(Data excerpts)
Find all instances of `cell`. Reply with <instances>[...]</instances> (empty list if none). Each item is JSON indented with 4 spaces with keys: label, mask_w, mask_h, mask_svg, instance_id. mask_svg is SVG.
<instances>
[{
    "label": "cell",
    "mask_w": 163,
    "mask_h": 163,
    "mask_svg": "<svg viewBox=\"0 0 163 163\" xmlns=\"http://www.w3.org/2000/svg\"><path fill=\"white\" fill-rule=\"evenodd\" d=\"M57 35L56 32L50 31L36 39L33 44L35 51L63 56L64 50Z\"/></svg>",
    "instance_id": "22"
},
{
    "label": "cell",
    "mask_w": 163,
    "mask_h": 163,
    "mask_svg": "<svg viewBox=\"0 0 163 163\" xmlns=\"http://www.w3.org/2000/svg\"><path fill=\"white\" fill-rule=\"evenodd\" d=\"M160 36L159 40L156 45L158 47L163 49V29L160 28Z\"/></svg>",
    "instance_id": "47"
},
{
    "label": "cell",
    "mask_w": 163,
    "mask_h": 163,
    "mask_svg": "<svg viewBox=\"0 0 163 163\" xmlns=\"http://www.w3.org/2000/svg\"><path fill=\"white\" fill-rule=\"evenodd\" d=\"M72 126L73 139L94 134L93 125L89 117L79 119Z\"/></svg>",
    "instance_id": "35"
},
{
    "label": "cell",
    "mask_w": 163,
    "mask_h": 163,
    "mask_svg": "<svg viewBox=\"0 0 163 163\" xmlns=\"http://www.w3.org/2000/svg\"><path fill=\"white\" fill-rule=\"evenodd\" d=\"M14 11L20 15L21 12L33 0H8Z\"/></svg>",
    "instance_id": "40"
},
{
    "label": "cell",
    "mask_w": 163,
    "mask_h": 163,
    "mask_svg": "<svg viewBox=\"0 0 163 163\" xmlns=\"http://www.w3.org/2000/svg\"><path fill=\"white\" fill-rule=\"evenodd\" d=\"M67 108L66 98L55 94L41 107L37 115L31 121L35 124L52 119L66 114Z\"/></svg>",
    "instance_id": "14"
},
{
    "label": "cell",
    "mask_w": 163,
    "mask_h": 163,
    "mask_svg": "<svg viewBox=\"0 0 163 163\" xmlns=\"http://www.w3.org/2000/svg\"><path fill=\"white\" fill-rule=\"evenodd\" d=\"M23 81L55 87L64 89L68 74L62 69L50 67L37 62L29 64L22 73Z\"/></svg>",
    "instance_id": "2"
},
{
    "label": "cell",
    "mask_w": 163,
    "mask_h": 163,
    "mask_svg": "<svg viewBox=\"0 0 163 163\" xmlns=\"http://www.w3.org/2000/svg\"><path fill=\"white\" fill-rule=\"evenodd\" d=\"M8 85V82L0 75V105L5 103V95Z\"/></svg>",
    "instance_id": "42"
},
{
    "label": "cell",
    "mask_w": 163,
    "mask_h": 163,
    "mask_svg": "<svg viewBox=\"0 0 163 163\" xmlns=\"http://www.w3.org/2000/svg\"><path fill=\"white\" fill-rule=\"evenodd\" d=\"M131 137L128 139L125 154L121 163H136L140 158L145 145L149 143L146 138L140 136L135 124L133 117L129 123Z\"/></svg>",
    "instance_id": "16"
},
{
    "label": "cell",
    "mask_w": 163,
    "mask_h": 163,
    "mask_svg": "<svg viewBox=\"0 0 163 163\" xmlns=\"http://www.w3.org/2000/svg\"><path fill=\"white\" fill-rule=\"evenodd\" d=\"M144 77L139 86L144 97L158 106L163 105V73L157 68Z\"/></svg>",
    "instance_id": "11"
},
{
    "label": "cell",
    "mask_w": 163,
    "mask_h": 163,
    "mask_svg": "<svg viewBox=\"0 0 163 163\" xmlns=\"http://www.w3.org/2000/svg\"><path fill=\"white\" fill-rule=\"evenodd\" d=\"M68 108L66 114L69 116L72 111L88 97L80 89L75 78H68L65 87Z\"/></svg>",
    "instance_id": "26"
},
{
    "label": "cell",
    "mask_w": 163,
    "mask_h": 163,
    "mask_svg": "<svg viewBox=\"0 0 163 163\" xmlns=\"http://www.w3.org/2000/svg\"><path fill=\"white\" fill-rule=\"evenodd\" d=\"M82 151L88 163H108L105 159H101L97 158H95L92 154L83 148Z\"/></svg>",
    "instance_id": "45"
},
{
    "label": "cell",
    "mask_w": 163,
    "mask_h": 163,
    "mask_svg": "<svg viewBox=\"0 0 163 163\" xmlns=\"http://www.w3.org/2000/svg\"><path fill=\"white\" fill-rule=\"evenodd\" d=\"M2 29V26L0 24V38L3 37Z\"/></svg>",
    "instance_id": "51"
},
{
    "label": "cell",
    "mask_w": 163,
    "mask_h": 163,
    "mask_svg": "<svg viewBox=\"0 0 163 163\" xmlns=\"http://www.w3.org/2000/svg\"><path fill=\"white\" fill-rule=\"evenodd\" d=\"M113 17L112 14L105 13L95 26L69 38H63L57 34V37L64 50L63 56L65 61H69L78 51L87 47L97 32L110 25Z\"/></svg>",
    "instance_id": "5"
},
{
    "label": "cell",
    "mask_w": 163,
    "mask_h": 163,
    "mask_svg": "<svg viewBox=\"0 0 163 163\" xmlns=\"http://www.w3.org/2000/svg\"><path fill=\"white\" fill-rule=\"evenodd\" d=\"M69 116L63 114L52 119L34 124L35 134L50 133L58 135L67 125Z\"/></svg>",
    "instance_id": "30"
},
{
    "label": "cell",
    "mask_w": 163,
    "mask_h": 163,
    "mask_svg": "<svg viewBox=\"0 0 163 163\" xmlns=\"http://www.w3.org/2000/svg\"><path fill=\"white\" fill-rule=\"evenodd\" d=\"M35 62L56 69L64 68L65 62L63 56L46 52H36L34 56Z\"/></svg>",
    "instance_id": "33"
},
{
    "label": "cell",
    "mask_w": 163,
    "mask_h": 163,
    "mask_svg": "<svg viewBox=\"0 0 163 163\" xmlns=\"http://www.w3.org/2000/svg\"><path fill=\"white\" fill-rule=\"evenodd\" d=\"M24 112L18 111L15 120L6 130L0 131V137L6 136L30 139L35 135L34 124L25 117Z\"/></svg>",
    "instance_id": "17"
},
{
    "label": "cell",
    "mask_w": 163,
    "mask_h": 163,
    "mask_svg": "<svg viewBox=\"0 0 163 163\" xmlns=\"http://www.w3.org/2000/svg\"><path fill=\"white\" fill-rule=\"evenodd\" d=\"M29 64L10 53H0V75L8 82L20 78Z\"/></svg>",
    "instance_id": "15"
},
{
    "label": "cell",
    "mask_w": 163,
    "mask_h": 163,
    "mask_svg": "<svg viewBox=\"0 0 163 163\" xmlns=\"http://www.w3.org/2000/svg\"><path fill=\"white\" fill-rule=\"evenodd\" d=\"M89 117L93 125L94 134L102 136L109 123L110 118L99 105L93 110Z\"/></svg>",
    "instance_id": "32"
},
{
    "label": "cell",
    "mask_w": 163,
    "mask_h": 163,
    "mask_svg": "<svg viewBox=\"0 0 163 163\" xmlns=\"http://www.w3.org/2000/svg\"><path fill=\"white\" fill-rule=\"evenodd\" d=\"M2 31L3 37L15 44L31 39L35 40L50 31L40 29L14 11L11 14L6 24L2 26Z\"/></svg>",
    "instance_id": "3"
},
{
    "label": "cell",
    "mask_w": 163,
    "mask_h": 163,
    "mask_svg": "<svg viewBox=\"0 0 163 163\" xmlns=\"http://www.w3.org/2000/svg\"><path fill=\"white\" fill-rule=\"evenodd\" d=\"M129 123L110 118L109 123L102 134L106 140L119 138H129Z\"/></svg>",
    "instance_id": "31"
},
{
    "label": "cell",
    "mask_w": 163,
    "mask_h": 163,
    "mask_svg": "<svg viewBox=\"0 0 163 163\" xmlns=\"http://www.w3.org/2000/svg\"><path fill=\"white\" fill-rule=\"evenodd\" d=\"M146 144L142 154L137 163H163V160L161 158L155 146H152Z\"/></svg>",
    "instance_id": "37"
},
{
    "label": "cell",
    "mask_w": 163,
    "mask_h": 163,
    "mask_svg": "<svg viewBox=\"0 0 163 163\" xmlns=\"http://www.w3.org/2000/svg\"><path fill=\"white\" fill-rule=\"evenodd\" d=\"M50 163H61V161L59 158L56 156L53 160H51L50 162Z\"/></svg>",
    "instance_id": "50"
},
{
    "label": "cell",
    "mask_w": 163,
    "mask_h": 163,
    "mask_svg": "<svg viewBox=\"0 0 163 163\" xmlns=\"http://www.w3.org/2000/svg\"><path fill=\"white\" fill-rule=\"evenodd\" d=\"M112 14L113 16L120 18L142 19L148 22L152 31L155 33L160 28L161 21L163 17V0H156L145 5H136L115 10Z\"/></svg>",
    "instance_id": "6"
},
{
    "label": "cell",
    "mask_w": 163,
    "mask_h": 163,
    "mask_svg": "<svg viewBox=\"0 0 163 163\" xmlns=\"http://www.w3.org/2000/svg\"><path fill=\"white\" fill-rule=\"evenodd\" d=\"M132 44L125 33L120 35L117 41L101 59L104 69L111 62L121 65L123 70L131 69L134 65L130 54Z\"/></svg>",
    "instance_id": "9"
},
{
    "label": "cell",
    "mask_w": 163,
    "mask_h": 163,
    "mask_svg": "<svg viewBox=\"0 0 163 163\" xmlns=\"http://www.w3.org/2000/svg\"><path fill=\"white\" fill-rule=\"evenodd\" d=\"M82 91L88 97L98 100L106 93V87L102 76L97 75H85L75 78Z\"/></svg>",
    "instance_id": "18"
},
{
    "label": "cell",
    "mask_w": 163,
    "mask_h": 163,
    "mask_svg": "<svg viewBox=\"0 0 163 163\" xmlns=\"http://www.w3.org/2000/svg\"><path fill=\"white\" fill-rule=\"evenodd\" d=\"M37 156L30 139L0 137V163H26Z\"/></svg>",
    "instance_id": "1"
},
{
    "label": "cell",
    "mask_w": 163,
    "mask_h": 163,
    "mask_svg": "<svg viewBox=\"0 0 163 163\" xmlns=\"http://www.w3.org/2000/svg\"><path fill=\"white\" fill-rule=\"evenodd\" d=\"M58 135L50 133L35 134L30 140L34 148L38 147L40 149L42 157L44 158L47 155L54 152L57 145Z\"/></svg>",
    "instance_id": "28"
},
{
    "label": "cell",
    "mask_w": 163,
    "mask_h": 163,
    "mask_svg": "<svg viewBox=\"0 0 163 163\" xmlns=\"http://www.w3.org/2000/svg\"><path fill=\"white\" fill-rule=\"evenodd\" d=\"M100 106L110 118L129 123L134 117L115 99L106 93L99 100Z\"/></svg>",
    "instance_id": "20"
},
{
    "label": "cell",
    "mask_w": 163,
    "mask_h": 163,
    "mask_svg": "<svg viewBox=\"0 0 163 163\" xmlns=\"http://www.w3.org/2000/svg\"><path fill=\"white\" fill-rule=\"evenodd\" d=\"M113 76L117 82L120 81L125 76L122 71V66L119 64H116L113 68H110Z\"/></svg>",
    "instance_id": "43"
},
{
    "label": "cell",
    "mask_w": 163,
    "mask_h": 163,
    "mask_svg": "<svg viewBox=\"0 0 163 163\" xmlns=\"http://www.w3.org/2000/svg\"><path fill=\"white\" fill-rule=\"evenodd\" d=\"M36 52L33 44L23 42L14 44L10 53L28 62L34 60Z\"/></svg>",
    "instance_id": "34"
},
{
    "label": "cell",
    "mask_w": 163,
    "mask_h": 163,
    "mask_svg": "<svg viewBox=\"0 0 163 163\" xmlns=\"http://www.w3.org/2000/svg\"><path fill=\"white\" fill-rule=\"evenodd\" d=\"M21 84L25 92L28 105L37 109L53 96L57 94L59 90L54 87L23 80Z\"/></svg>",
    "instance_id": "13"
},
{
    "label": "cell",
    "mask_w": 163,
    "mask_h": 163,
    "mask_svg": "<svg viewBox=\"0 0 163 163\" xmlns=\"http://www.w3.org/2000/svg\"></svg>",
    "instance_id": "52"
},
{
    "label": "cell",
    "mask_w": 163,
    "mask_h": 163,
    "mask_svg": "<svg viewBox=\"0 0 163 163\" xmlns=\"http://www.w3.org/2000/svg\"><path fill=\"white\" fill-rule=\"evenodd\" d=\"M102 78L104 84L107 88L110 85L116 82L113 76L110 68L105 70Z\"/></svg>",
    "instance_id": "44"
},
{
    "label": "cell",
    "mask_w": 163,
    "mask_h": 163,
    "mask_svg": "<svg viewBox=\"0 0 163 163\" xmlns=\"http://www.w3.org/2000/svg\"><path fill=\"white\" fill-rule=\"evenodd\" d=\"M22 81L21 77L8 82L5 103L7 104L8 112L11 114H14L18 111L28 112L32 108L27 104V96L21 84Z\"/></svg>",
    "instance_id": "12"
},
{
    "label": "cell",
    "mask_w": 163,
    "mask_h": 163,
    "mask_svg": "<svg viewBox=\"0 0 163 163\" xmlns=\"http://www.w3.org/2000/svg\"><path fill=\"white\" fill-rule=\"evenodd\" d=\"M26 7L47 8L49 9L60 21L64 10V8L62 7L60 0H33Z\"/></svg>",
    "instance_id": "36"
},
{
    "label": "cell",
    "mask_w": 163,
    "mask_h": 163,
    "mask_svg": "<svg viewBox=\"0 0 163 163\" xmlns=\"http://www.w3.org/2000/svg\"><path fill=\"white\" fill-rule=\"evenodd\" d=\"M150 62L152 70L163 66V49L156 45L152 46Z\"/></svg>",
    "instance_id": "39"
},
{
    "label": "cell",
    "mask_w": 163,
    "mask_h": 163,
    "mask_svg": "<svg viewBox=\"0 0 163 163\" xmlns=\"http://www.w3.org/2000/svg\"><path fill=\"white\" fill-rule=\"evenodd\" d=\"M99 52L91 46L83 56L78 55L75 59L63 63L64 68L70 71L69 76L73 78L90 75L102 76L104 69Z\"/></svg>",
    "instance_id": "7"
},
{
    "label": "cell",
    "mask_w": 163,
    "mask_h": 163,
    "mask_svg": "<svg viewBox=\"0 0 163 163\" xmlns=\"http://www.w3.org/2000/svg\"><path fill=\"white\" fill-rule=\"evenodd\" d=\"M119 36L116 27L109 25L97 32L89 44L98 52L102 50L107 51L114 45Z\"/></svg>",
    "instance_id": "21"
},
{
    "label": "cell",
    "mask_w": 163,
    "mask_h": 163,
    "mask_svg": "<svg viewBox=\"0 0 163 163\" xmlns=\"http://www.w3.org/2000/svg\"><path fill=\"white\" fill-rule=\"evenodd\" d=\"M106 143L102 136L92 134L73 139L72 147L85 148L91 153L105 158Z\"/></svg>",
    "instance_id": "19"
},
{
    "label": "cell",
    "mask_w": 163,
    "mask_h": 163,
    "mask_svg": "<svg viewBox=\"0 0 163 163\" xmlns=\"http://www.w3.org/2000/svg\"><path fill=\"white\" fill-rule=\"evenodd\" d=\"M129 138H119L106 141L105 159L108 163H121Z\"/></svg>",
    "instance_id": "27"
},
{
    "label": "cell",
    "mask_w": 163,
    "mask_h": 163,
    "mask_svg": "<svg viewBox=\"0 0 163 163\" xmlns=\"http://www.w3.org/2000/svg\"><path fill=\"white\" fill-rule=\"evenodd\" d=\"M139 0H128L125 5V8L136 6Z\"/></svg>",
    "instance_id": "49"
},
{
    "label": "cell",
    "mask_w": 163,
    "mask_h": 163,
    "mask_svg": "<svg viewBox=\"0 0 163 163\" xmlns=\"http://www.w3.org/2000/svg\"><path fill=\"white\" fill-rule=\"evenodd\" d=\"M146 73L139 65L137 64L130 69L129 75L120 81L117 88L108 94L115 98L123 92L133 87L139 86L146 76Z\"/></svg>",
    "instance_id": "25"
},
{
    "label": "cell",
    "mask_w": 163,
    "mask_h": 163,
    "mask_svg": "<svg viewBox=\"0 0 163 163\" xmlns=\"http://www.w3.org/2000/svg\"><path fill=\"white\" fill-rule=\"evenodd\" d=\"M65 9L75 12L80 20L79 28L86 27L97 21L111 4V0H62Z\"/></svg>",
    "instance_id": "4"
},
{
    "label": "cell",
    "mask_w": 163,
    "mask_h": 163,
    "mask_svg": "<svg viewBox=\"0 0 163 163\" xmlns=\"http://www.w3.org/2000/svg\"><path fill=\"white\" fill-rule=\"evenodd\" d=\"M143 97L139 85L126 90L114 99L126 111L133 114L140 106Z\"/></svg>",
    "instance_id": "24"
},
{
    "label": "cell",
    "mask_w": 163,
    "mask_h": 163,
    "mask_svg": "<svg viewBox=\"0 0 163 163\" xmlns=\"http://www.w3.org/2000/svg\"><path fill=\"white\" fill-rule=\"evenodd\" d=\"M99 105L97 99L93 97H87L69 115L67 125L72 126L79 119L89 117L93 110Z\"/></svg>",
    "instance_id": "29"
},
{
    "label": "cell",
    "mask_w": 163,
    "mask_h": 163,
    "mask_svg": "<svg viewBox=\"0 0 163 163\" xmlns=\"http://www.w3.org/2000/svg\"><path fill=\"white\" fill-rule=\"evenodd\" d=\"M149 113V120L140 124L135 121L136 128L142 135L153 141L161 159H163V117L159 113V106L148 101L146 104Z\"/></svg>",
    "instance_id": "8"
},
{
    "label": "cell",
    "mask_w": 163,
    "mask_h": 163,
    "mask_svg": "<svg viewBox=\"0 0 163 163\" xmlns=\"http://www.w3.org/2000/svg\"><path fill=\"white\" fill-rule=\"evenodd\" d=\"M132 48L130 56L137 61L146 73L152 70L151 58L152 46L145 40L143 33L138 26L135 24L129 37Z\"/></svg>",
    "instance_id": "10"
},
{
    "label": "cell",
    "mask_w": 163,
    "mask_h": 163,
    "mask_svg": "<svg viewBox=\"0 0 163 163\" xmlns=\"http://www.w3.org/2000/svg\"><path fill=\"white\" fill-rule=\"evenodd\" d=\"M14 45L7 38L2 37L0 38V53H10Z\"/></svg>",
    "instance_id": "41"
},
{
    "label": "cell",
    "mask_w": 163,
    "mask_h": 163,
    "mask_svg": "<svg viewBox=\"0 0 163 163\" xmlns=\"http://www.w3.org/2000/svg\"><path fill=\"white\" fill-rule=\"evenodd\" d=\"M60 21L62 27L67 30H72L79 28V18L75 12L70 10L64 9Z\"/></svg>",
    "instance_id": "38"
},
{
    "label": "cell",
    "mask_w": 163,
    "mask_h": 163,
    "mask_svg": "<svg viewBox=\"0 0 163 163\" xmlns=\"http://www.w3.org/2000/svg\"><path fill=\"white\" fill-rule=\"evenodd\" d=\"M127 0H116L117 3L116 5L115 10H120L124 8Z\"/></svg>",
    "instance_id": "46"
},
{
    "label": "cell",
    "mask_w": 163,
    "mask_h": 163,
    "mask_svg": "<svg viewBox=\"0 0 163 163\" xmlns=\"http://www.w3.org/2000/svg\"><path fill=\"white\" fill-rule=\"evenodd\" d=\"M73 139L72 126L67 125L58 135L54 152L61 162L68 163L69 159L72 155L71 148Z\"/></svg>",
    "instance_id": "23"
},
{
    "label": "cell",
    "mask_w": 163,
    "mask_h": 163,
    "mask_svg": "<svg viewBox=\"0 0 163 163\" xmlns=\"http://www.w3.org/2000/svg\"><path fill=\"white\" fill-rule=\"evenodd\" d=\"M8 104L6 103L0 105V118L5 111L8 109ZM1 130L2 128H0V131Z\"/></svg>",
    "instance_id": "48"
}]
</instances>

Instructions for the task —
Locate each line in the data above that contains the string "instances", matching its case, and copy those lines.

Answer to this task —
Find all instances of `cell`. Reply with <instances>[...]</instances> (empty list if none). Each item is JSON indented with 4 spaces with keys: label, mask_w, mask_h, mask_svg, instance_id. mask_svg is SVG.
<instances>
</instances>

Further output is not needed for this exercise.